▸ **TO DO**: Reproduce, exactly and in full, only the lines below from the one containing "77 Duval Crescent, Red" through the one containing "Table d'appoint en".
(DATA SUPPLIED Opens)
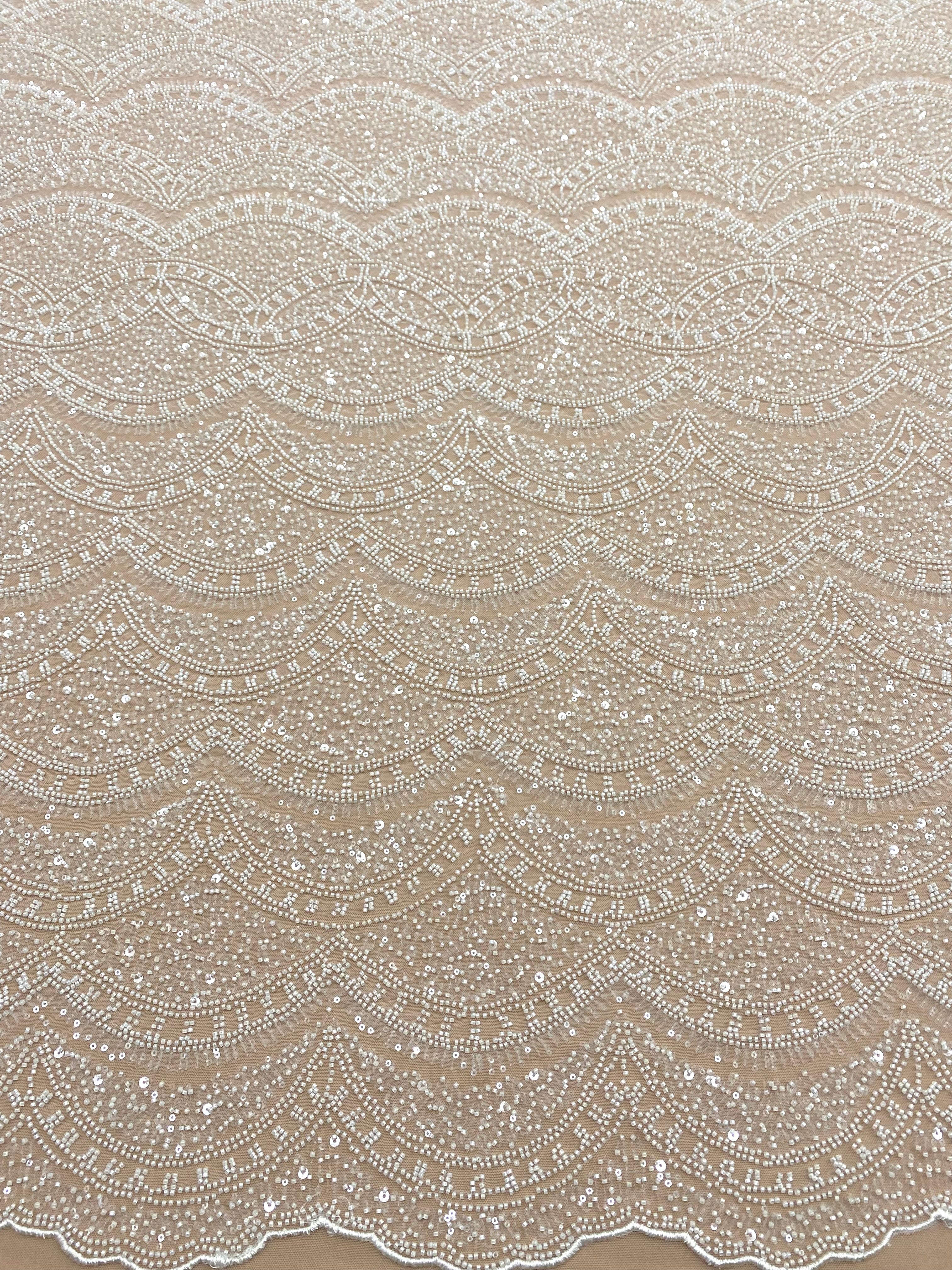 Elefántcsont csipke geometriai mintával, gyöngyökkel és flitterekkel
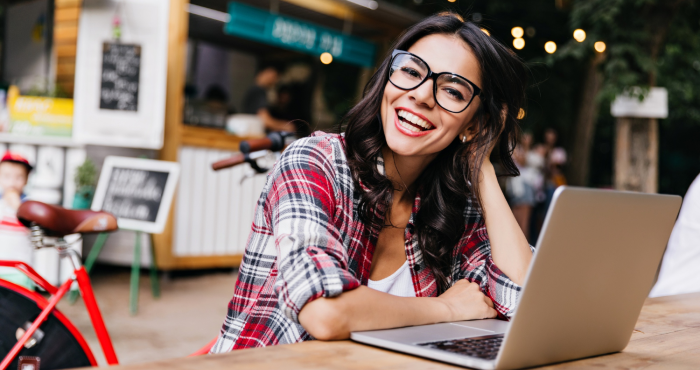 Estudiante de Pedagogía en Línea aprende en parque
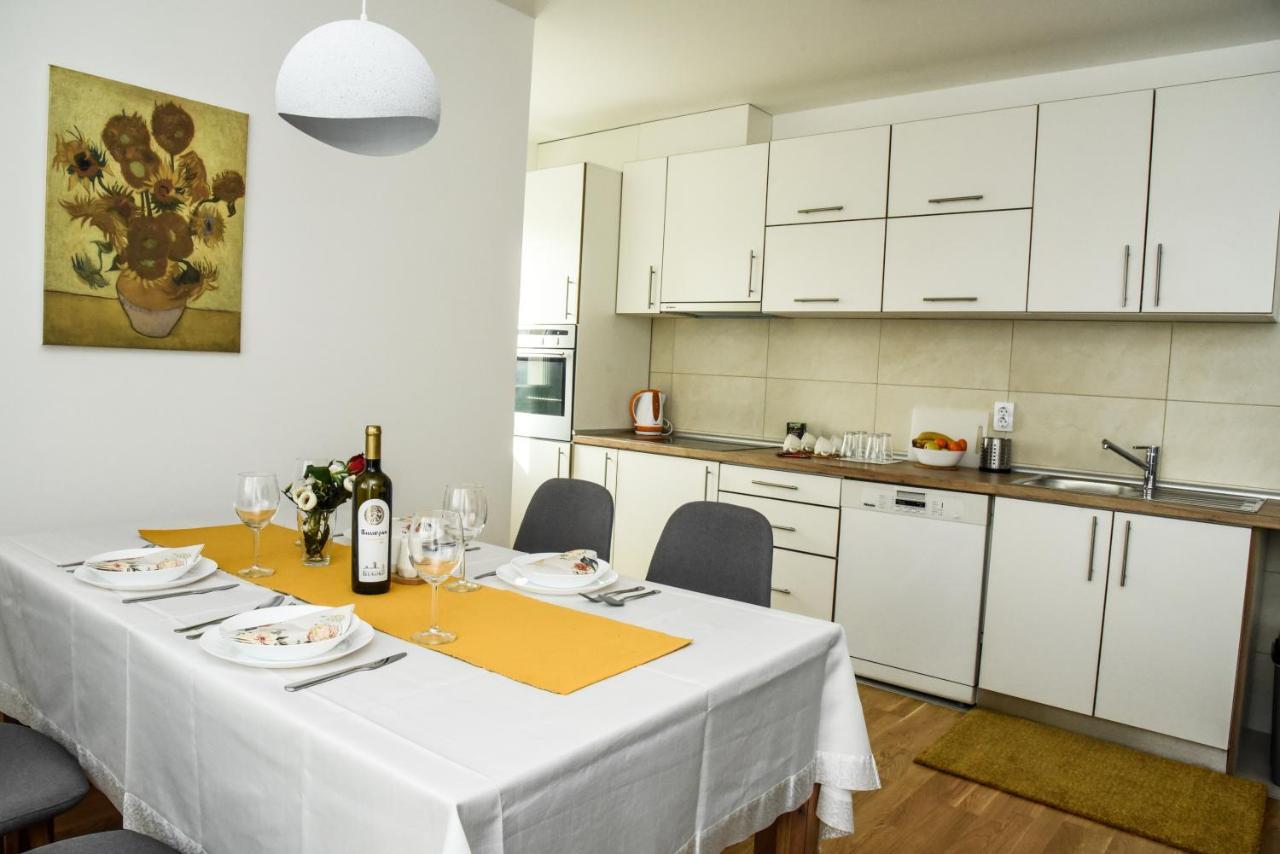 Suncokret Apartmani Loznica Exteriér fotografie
(DATA SUPPLIED Closes)
(DATA SUPPLIED Opens)
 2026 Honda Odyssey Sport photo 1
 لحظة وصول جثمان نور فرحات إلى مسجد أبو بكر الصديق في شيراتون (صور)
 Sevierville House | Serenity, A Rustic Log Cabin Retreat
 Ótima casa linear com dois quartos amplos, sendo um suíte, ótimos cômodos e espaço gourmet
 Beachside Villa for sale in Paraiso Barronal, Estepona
(DATA SUPPLIED Closes)
(DATA SUPPLIED Opens)
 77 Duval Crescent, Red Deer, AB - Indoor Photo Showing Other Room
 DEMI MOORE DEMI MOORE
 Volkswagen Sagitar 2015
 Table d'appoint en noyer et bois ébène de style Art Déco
(DATA SUPPLIED Closes)
▸ **SOLVED PROBLEM**:
 77 Duval Crescent, Red Deer, AB - Indoor Photo Showing Other Room
 DEMI MOORE DEMI MOORE
 Volkswagen Sagitar 2015
 Table d'appoint en noyer et bois ébène de style Art Déco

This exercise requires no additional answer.